Thereafter, Jane was silent; for there was that about her captor and the tone in which he made the threat that told her it was no idle one.

That night he bound her securely with his rope while he lay down to sleep, and the next morning they were on their way again. At the halt he had gathered some fruit and nuts, and these formed the only breakfast that they had.

In the middle of the forenoon they came suddenly to the end of the forest and looked out across a narrow plain to a lofty mountain at the foot of which Jane thought that she discerned what appeared to be a palisade built close to a perpendicular cliff.

The plain was strewn with large boulders and cut by several washes; so that as they advanced across it toward the mountain the palisade was sometimes in view and sometimes hidden from their sight.

As they approached more closely, Jane saw that the palisade was a massive affair of stone and that it formed three sides of a rectangle the rear wall of which was evidently the face of the mighty cliff that loomed high above them.

A small river followed a winding course across the plain from the very foot of the palisade, as though it were born there; though when she came closer she saw that it flowed from beneath the stone wall through an opening left for that purpose.

Her captor shouted as he approached the palisade, and a moment later one of the two massive gates swung open a little way to admit them. Beyond was a narrow street flanked by small stone houses, the flat roofs of which suggested that this was a country of little rain. They were houses similar in design to those built of stone and adobe by the prehistoric builders of the ancient pueblos of southwestern America .

Savage warriors loitered before tiny doorways or tended cooking fires built in little out-door ovens. Like Ogdli, they were all young men, their ornaments, apparel, and weapons being almost identical to his.

Some of them gathered around Jane and her captor, examining her and asking questions of Ogdli.

"You and Ydeni have all the luck," grumbled one. "He captured a black girl and a white girl all during the full of the moon."

"The black girl got away from him," said another.

"Yes, but he went right back into the forest and caught a white girl."

"He will get no teeth for the black girl."

"No, but he will get a fine string for the white one; and Ogdli will get another row of teeth—that will make four for Ogdli. Kavandavanda will think well of him."

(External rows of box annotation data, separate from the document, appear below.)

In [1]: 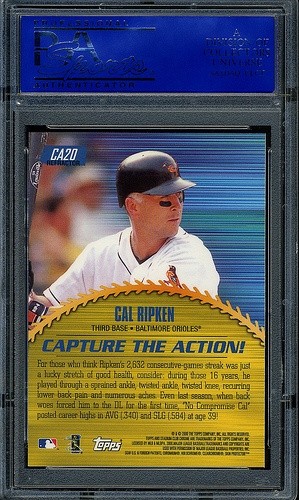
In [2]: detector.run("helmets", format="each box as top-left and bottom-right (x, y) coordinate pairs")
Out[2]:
(116, 151), (196, 208)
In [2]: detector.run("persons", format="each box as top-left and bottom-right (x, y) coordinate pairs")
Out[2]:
(27, 149), (222, 332)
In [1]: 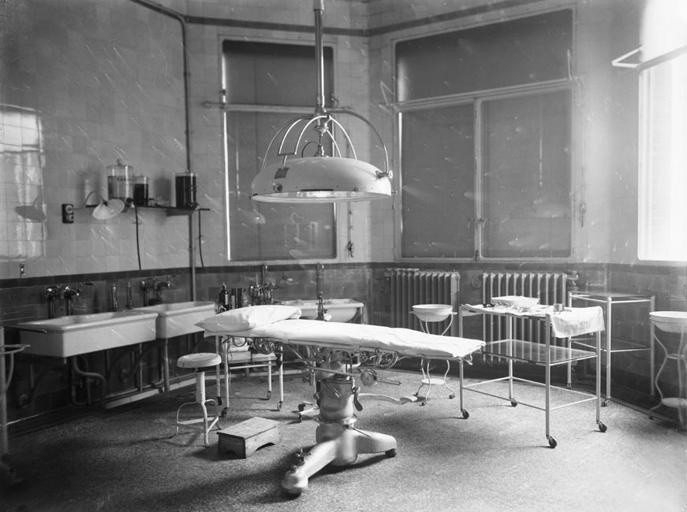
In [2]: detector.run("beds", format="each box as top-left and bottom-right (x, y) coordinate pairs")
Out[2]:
(203, 319), (485, 497)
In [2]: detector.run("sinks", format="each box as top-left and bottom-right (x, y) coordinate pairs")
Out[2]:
(279, 297), (364, 321)
(122, 300), (216, 339)
(5, 311), (159, 359)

"He should," said Ogdli. "I am the greatest warrior among the Kavuru."

A big fellow grunted derisively. "You have but three rows of teeth," he taunted. "I have seven," and he tapped his chest where it joined his throat.

Jane, listening to this strange conversation, made little of it until this gesture of the speaker called her attention to the necklaces of human teeth about his throat; then she saw that there were seven rows of them and that about Ogdli's neck were three similar strands. She glanced at some of the other warriors. Some had one or two, others had none. These necklaces were evidently a sign of greatness, evidencing the prowess of the individual and his success in capturing women.

Suddenly she became aware of a marked peculiarity of her surroundings—here she was in an isolated village of a war-like people far removed from other villages, a village in which there were many men in the prime of life; yet she had seen neither women nor children.